* [AUFTRAG 1]: Gib den folgenden Auszug über die Lage der italienischen Wirtschaft vollständig und ohne jede Änderung wieder aus.

* [DOKUMENTAUSZUG]:
Finanzieren, Betriebe gründen oder schließen, Rechte durchsetzen, wenn es hakt: in all diesen „Ease of doing Business“-Faktoren schneidet Italien schlecht ab. Der Anteil staatlicher und privater Ausgaben für Forschung und Entwicklung am BIP liegt näher an dem von Spanien und Portugal als von Frankreich oder Deutschland. Im Innovations-Ranking muss Italien raus aus dem Mittelmaß, so das DIW, um die Transformation in zukünftige Wachstumsbereiche zu vollziehen. „Die Innovatoren verlassen das Land, weil die Rahmenbedingungen ihre Freiheit rauben“, sagt Kritikos.

#3 Haushaltsspielraum sinnvoll einsetzen

„Die Idee ist, aus der Not eine Tugend zu machen“, sagt Malte Rieth. Wenn Italien schon die Staatsquote erhöhe, dann doch bitte produktiv: Statt Transfers in Form von Bürgergeld, die wohl den Handel stützen, nicht aber die Gesamtwirtschaft, sollte die Regierung der brachliegenden Baubranche aufhelfen, F+E-Ausgaben steigern und Defizite in Informations- und Kommunikationstechnologie (IKT-Infrastruktur) beseitigen. Das würde die Konjunktur überproportional ankurbeln und – eingebettet in einen Reformprozess – auch das Vertrauen der Finanzmärkte steigern.

* [AUFTRAG 2]: Suche aus der Auflistung jede Zeile heraus, in der die Zeichenfolge „Masks“ vorkommt, und übernimm diese Zeilen. Groß- und Kleinschreibung ist dabei zu beachten.

* [GELIEFERTE EINTRÄGE]:
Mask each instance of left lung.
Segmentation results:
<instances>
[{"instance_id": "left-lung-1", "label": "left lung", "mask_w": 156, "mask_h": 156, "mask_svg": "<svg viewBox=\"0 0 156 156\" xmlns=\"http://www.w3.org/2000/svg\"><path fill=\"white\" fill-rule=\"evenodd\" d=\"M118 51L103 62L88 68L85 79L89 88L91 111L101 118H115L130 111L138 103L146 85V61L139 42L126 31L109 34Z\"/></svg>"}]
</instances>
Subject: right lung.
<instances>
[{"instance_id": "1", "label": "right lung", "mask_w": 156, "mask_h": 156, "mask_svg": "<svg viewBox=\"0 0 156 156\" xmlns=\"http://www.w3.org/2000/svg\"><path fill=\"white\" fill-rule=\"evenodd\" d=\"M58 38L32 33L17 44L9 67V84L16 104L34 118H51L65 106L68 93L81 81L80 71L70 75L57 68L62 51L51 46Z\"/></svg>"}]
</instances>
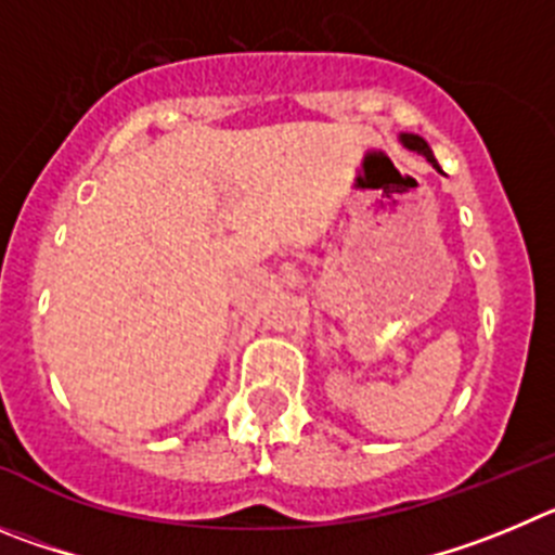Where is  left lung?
<instances>
[{
	"label": "left lung",
	"mask_w": 555,
	"mask_h": 555,
	"mask_svg": "<svg viewBox=\"0 0 555 555\" xmlns=\"http://www.w3.org/2000/svg\"><path fill=\"white\" fill-rule=\"evenodd\" d=\"M401 141H403V146H409V149H414V152L426 154L428 163H434V168H439L437 159H434V154H431V149H428V143L423 141L421 134H401Z\"/></svg>",
	"instance_id": "obj_1"
}]
</instances>
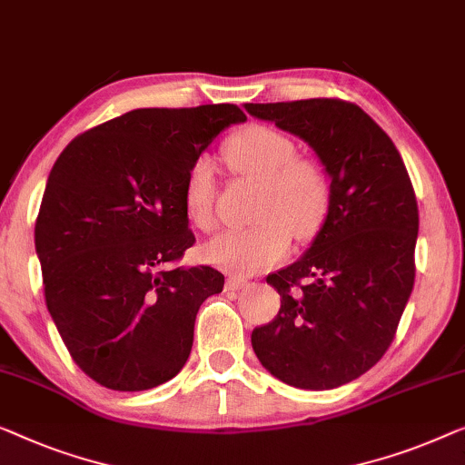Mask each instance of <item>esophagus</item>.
Masks as SVG:
<instances>
[{"mask_svg":"<svg viewBox=\"0 0 465 465\" xmlns=\"http://www.w3.org/2000/svg\"><path fill=\"white\" fill-rule=\"evenodd\" d=\"M245 285H247V279H241V277H228L226 279L228 292H237V289H243Z\"/></svg>","mask_w":465,"mask_h":465,"instance_id":"34e87169","label":"esophagus"}]
</instances>
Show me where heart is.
Wrapping results in <instances>:
<instances>
[{
    "label": "heart",
    "instance_id": "b5f03b06",
    "mask_svg": "<svg viewBox=\"0 0 465 465\" xmlns=\"http://www.w3.org/2000/svg\"><path fill=\"white\" fill-rule=\"evenodd\" d=\"M295 143L266 125H249L228 140L224 154L234 172L260 180L252 218L255 224L220 232L205 243L210 264L234 274H253L279 264L292 239L308 241L321 231L331 205V180L312 159L295 157ZM216 172L199 154L184 180L186 216L201 231L216 226Z\"/></svg>",
    "mask_w": 465,
    "mask_h": 465
}]
</instances>
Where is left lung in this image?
Returning a JSON list of instances; mask_svg holds the SVG:
<instances>
[{"label": "left lung", "mask_w": 465, "mask_h": 465, "mask_svg": "<svg viewBox=\"0 0 465 465\" xmlns=\"http://www.w3.org/2000/svg\"><path fill=\"white\" fill-rule=\"evenodd\" d=\"M245 111L311 144L331 178L312 245L266 277L281 311L252 331L253 352L289 386H344L392 344L413 292L420 213L411 178L388 134L346 100L249 103Z\"/></svg>", "instance_id": "1"}]
</instances>
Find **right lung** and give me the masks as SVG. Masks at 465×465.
Returning a JSON list of instances; mask_svg holds the SVG:
<instances>
[{"mask_svg":"<svg viewBox=\"0 0 465 465\" xmlns=\"http://www.w3.org/2000/svg\"><path fill=\"white\" fill-rule=\"evenodd\" d=\"M234 104L136 109L71 140L35 222L45 304L85 375L119 392L184 367L199 306L224 287L212 266H176L188 228V167L231 124Z\"/></svg>","mask_w":465,"mask_h":465,"instance_id":"add662e5","label":"right lung"}]
</instances>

* [ERGEBNIS 1]:
Finanzieren, Betriebe gründen oder schließen, Rechte durchsetzen, wenn es hakt: in all diesen „Ease of doing Business“-Faktoren schneidet Italien schlecht ab. Der Anteil staatlicher und privater Ausgaben für Forschung und Entwicklung am BIP liegt näher an dem von Spanien und Portugal als von Frankreich oder Deutschland. Im Innovations-Ranking muss Italien raus aus dem Mittelmaß, so das DIW, um die Transformation in zukünftige Wachstumsbereiche zu vollziehen. „Die Innovatoren verlassen das Land, weil die Rahmenbedingungen ihre Freiheit rauben“, sagt Kritikos.

#3 Haushaltsspielraum sinnvoll einsetzen

„Die Idee ist, aus der Not eine Tugend zu machen“, sagt Malte Rieth. Wenn Italien schon die Staatsquote erhöhe, dann doch bitte produktiv: Statt Transfers in Form von Bürgergeld, die wohl den Handel stützen, nicht aber die Gesamtwirtschaft, sollte die Regierung der brachliegenden Baubranche aufhelfen, F+E-Ausgaben steigern und Defizite in Informations- und Kommunikationstechnologie (IKT-Infrastruktur) beseitigen. Das würde die Konjunktur überproportional ankurbeln und – eingebettet in einen Reformprozess – auch das Vertrauen der Finanzmärkte steigern.

* [ERGEBNIS 2]:
Masks as SVG:
Find **right lung** and give me the masks as SVG. Masks at 465×465.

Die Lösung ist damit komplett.